B-Trees has a few really awesome properties, chief among them is that they are playing very well with the hierarchical nature of data access that we have in our systems (L1 – L3 caches, main memory, disk, etc). Another really nice property is that searches in a B-Trees have very low costs.

However, it became apparent to us during performance tests that actually searching the tree was very costly. Assuming that we have the following pseudo code:

   1: for i in range(1, 1000 * 1000):
   2:    add(i, "val")

What is the cost of actually doing this? Well, an interesting tidbit about this is that every time we add an item to the tree, we need to search it, so we can find where in the tree that new value goes.

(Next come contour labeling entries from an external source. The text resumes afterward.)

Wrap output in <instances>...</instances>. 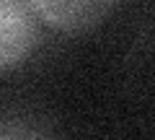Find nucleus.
Segmentation results:
<instances>
[{
    "label": "nucleus",
    "instance_id": "nucleus-3",
    "mask_svg": "<svg viewBox=\"0 0 155 140\" xmlns=\"http://www.w3.org/2000/svg\"><path fill=\"white\" fill-rule=\"evenodd\" d=\"M0 140H23V138H18V135H0Z\"/></svg>",
    "mask_w": 155,
    "mask_h": 140
},
{
    "label": "nucleus",
    "instance_id": "nucleus-1",
    "mask_svg": "<svg viewBox=\"0 0 155 140\" xmlns=\"http://www.w3.org/2000/svg\"><path fill=\"white\" fill-rule=\"evenodd\" d=\"M39 26L26 0H0V70L13 67L31 55Z\"/></svg>",
    "mask_w": 155,
    "mask_h": 140
},
{
    "label": "nucleus",
    "instance_id": "nucleus-2",
    "mask_svg": "<svg viewBox=\"0 0 155 140\" xmlns=\"http://www.w3.org/2000/svg\"><path fill=\"white\" fill-rule=\"evenodd\" d=\"M31 11L47 23L65 31H83L98 23L116 0H26Z\"/></svg>",
    "mask_w": 155,
    "mask_h": 140
}]
</instances>
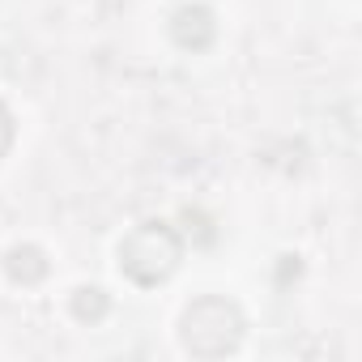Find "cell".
<instances>
[{
  "label": "cell",
  "instance_id": "cell-3",
  "mask_svg": "<svg viewBox=\"0 0 362 362\" xmlns=\"http://www.w3.org/2000/svg\"><path fill=\"white\" fill-rule=\"evenodd\" d=\"M103 307H107V303H103V290H90V303L77 298V311H81V315H103Z\"/></svg>",
  "mask_w": 362,
  "mask_h": 362
},
{
  "label": "cell",
  "instance_id": "cell-4",
  "mask_svg": "<svg viewBox=\"0 0 362 362\" xmlns=\"http://www.w3.org/2000/svg\"><path fill=\"white\" fill-rule=\"evenodd\" d=\"M9 141H13V119H9V111H5V107H0V158H5Z\"/></svg>",
  "mask_w": 362,
  "mask_h": 362
},
{
  "label": "cell",
  "instance_id": "cell-2",
  "mask_svg": "<svg viewBox=\"0 0 362 362\" xmlns=\"http://www.w3.org/2000/svg\"><path fill=\"white\" fill-rule=\"evenodd\" d=\"M239 337H243V320H239L235 303H226V298H201L184 315V345L201 358L230 354L239 345Z\"/></svg>",
  "mask_w": 362,
  "mask_h": 362
},
{
  "label": "cell",
  "instance_id": "cell-1",
  "mask_svg": "<svg viewBox=\"0 0 362 362\" xmlns=\"http://www.w3.org/2000/svg\"><path fill=\"white\" fill-rule=\"evenodd\" d=\"M175 264H179V239L162 222H145L119 243V269L141 286L162 281Z\"/></svg>",
  "mask_w": 362,
  "mask_h": 362
}]
</instances>
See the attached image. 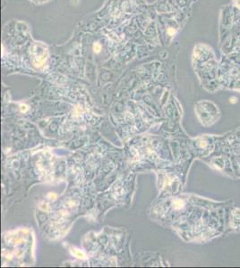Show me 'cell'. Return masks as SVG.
I'll return each mask as SVG.
<instances>
[{"label": "cell", "mask_w": 240, "mask_h": 268, "mask_svg": "<svg viewBox=\"0 0 240 268\" xmlns=\"http://www.w3.org/2000/svg\"><path fill=\"white\" fill-rule=\"evenodd\" d=\"M96 50V52L98 53V52H100V50H101V46L99 45V44H95L94 45V51Z\"/></svg>", "instance_id": "6da1fadb"}]
</instances>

Cost of search the tree, based on size:

Number of entries

Cost

1

0.19

1,000

1.93

10,000

2.57

25,000

2.83

50,000

3.02

100,000

3.21

250,000

3.47

500,000

3.66

1,000,000

3.86

2,000,000

4.05

The cost, by the way, is O(log36 (N+1)). The log36 comes from the number of entries that we can fit in a single page. This cost ignores the actual search inside a page. But it is a good enough approximation for our needs.

Now, the cost of actually inserting 1 million items is the sum of all of those costs. Which means that the cost for 1 million is 3,576,242.35. This is another example of Schlemiel the Painter algorithm.

What we did was introduce a small cache, which remember the last few pages that we inserted to. That turned the cost down from searching the tree to checking the cache, where we can usually find the value, and gave a nice performance boost.